Print the lines of the entries below from the one with "LA BIBLE EN" through the final line, exactly as they appear. The pictures are not part of the copy.
** Opening GIVEN ENTRIES block **
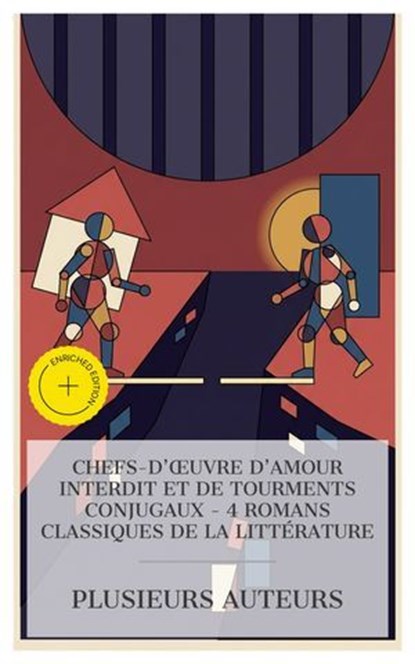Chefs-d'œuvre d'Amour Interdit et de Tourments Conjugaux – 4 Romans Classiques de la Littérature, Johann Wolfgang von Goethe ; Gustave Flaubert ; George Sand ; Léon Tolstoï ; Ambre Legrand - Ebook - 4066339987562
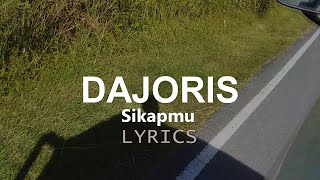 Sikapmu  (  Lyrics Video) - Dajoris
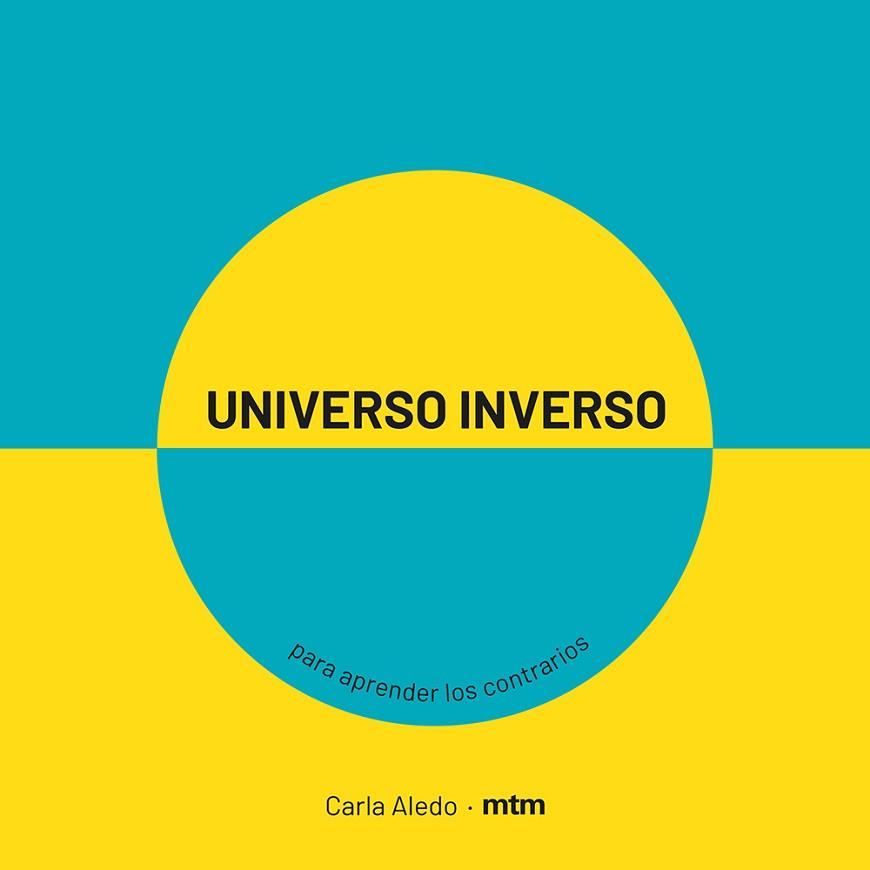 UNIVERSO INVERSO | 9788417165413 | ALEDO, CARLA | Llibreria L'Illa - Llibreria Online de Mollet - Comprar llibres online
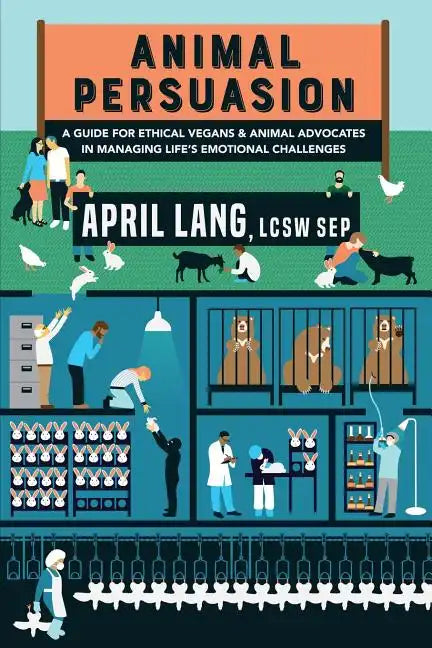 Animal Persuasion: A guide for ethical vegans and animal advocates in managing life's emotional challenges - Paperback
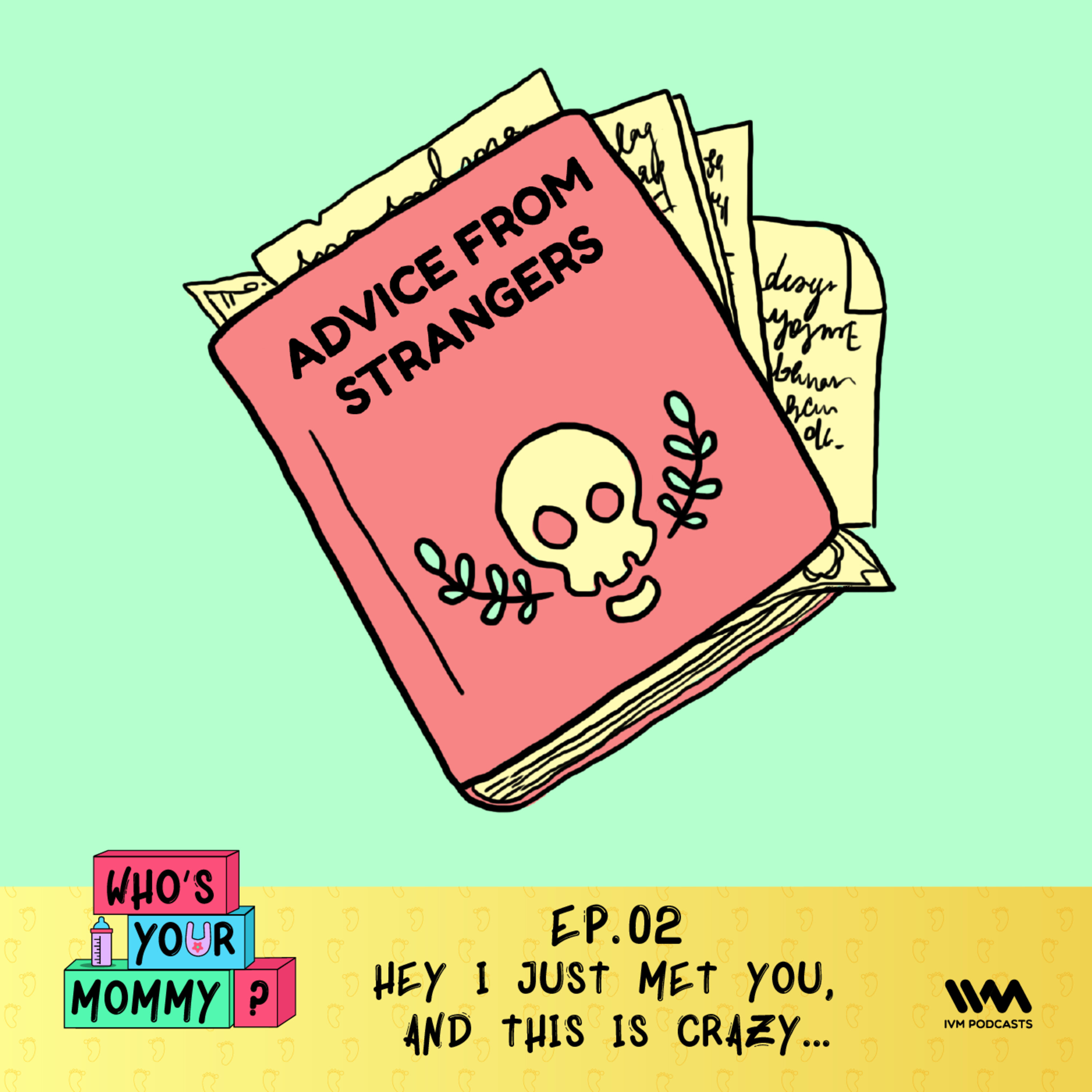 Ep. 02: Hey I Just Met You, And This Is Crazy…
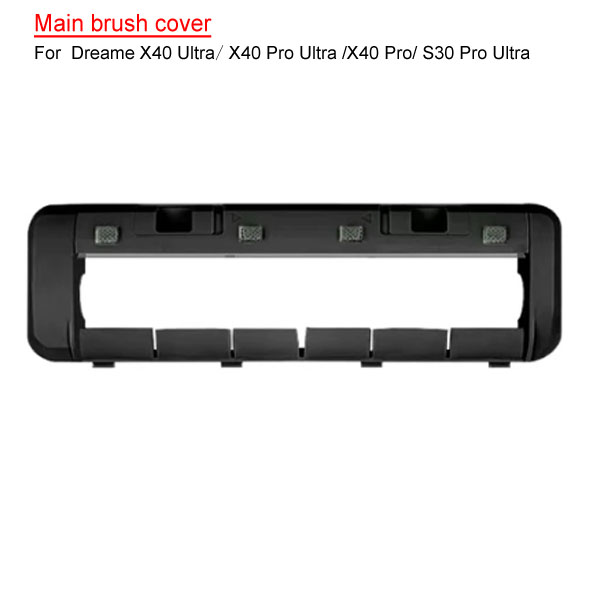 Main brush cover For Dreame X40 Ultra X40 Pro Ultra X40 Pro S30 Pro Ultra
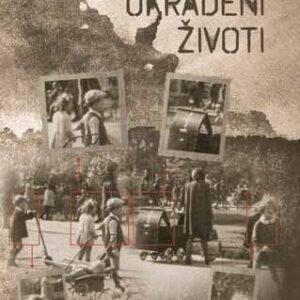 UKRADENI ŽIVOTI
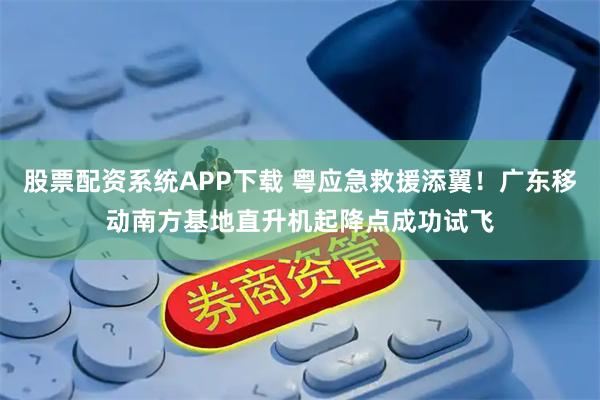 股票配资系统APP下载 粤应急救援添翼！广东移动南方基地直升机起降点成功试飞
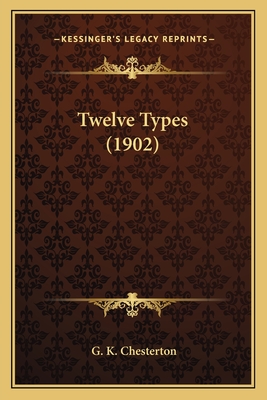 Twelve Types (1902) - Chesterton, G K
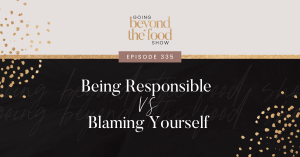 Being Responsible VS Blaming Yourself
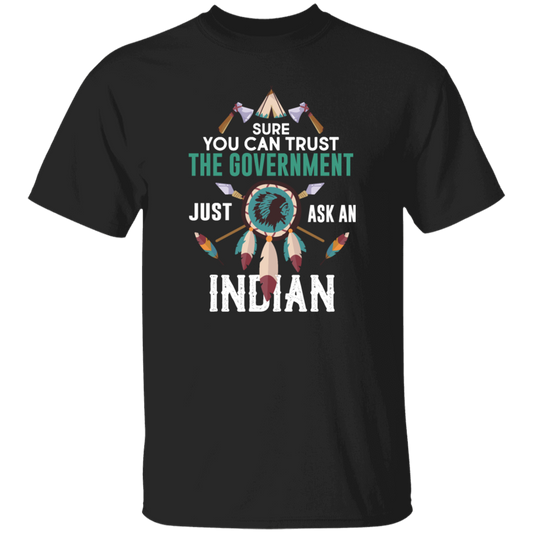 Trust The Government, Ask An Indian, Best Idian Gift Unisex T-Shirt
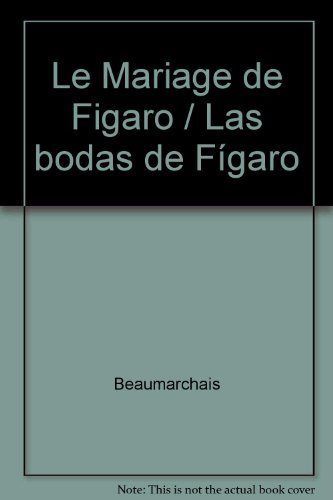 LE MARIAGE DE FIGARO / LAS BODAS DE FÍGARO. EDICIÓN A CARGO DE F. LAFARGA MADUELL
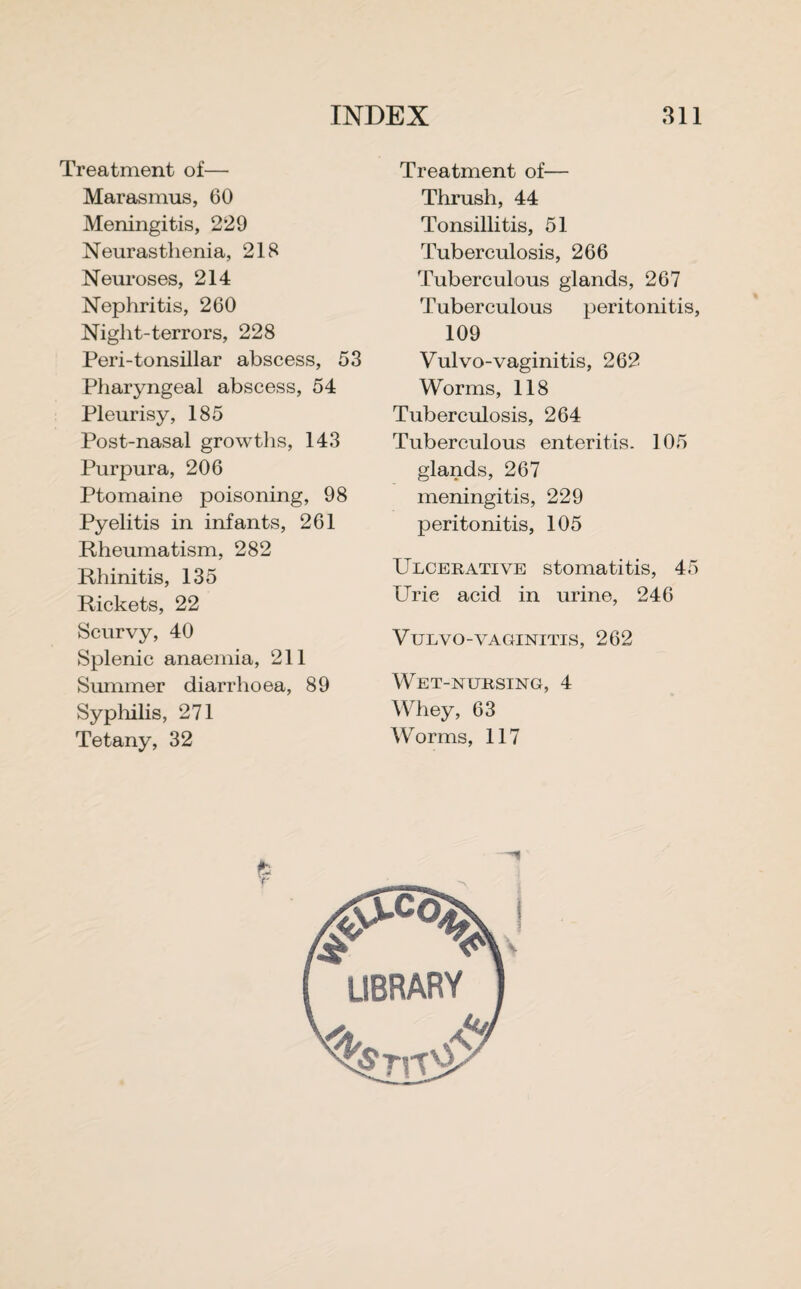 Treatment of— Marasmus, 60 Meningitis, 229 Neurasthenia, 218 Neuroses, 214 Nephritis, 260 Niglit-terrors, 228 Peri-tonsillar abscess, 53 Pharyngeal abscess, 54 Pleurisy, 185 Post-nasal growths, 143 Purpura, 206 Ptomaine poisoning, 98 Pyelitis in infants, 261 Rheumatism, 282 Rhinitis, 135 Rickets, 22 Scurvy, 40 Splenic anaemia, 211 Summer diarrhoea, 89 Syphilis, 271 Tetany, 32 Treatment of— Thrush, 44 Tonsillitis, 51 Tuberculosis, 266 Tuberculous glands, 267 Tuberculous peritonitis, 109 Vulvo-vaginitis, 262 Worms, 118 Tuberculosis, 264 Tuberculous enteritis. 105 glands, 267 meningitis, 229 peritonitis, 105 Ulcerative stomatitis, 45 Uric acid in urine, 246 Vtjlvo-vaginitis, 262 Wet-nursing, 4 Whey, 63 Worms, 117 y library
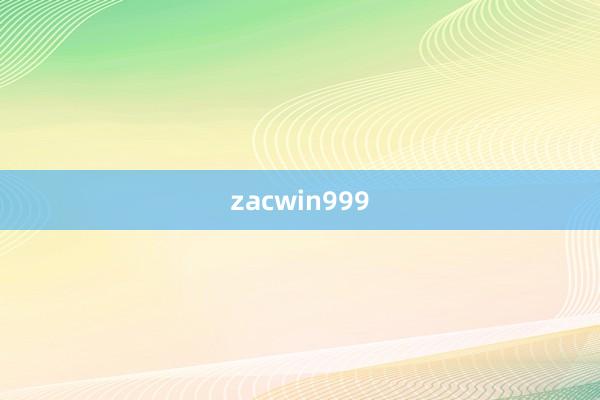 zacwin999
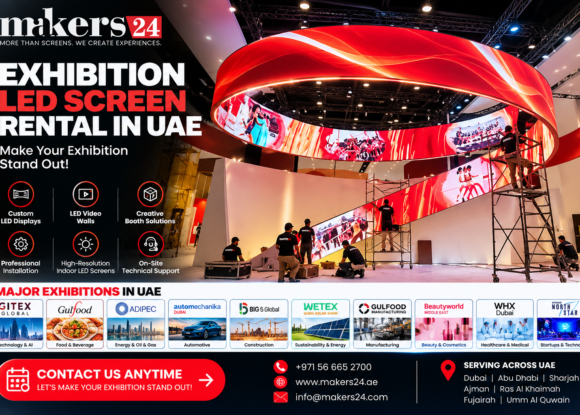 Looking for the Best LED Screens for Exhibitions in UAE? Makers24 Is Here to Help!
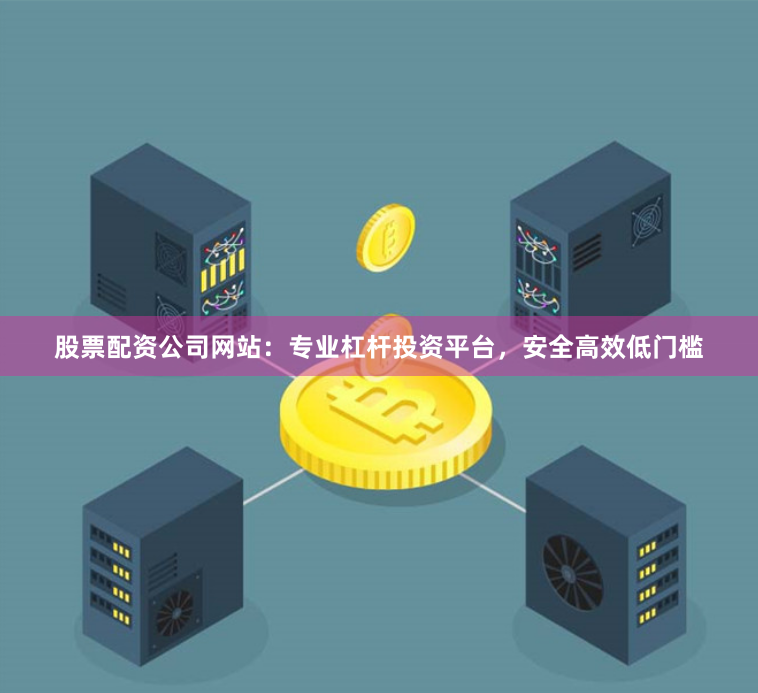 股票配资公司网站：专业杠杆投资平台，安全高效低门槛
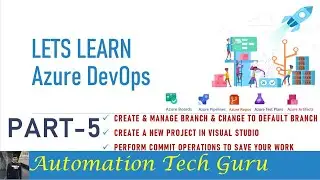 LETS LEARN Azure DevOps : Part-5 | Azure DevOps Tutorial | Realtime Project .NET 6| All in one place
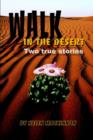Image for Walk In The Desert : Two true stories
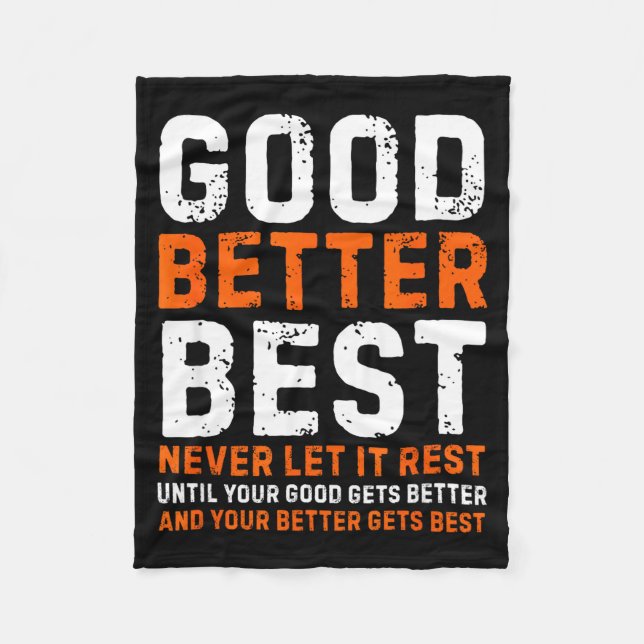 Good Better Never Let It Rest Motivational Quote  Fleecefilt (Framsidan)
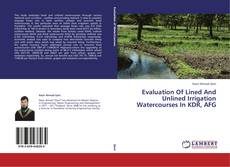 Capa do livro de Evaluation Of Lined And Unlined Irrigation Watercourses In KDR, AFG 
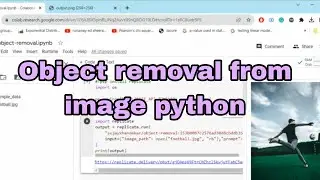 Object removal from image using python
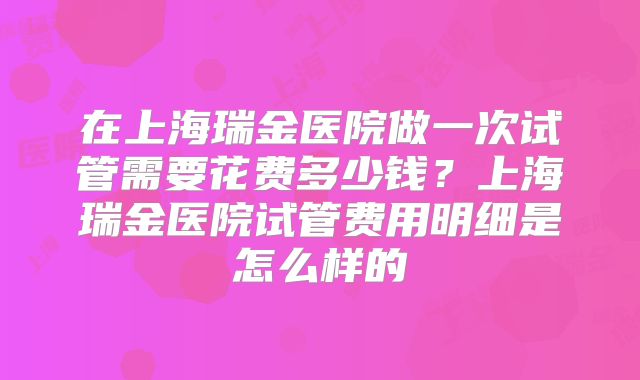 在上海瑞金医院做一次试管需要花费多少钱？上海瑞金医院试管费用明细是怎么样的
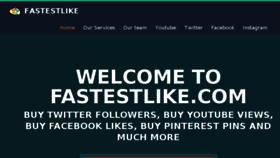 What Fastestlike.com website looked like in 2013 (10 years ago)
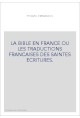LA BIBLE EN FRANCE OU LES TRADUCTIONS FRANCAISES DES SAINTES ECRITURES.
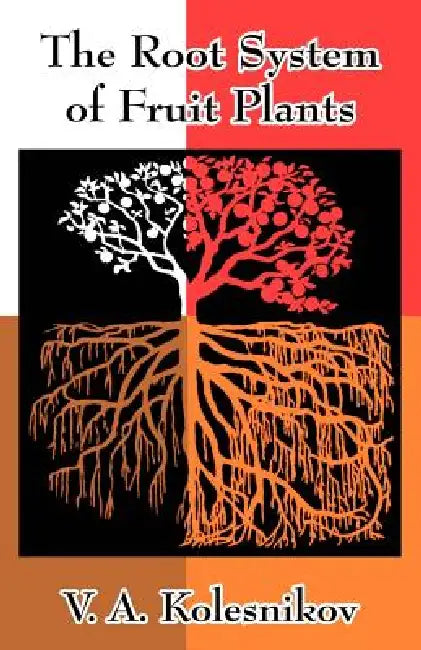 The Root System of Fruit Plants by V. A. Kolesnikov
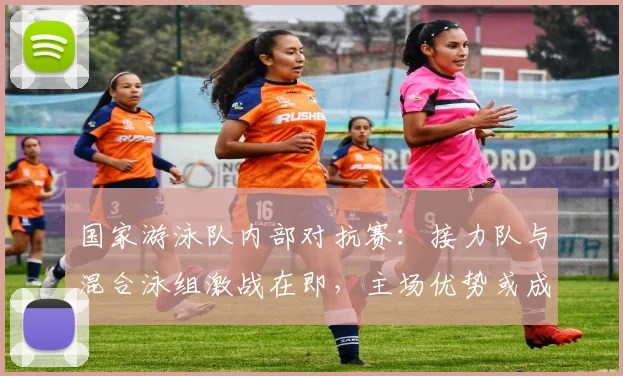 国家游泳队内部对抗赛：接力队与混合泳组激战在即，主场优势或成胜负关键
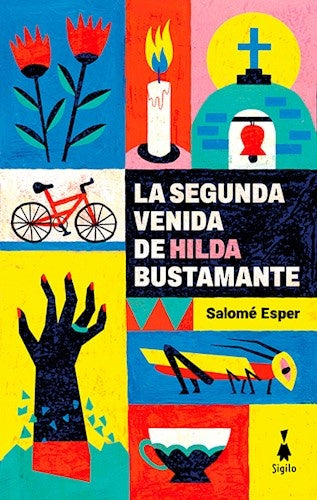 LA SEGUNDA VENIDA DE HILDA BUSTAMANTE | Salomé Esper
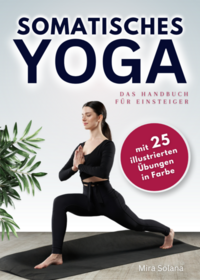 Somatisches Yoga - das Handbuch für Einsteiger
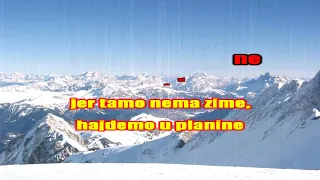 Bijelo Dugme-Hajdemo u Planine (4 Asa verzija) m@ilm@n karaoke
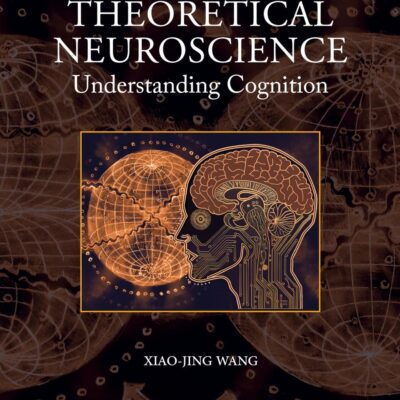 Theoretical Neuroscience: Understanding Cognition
** Closing GIVEN ENTRIES block **
### RESPONSE TO THIS TASK
LA BIBLE EN FRANCE OU LES TRADUCTIONS FRANCAISES DES SAINTES ECRITURES.
 The Root System of Fruit Plants by V. A. Kolesnikov
 国家游泳队内部对抗赛：接力队与混合泳组激战在即，主场优势或成胜负关键
 LA SEGUNDA VENIDA DE HILDA BUSTAMANTE | Salomé Esper
 Somatisches Yoga - das Handbuch für Einsteiger
 Bijelo Dugme-Hajdemo u Planine (4 Asa verzija) m@ilm@n karaoke
 Theoretical Neuroscience: Understanding Cognition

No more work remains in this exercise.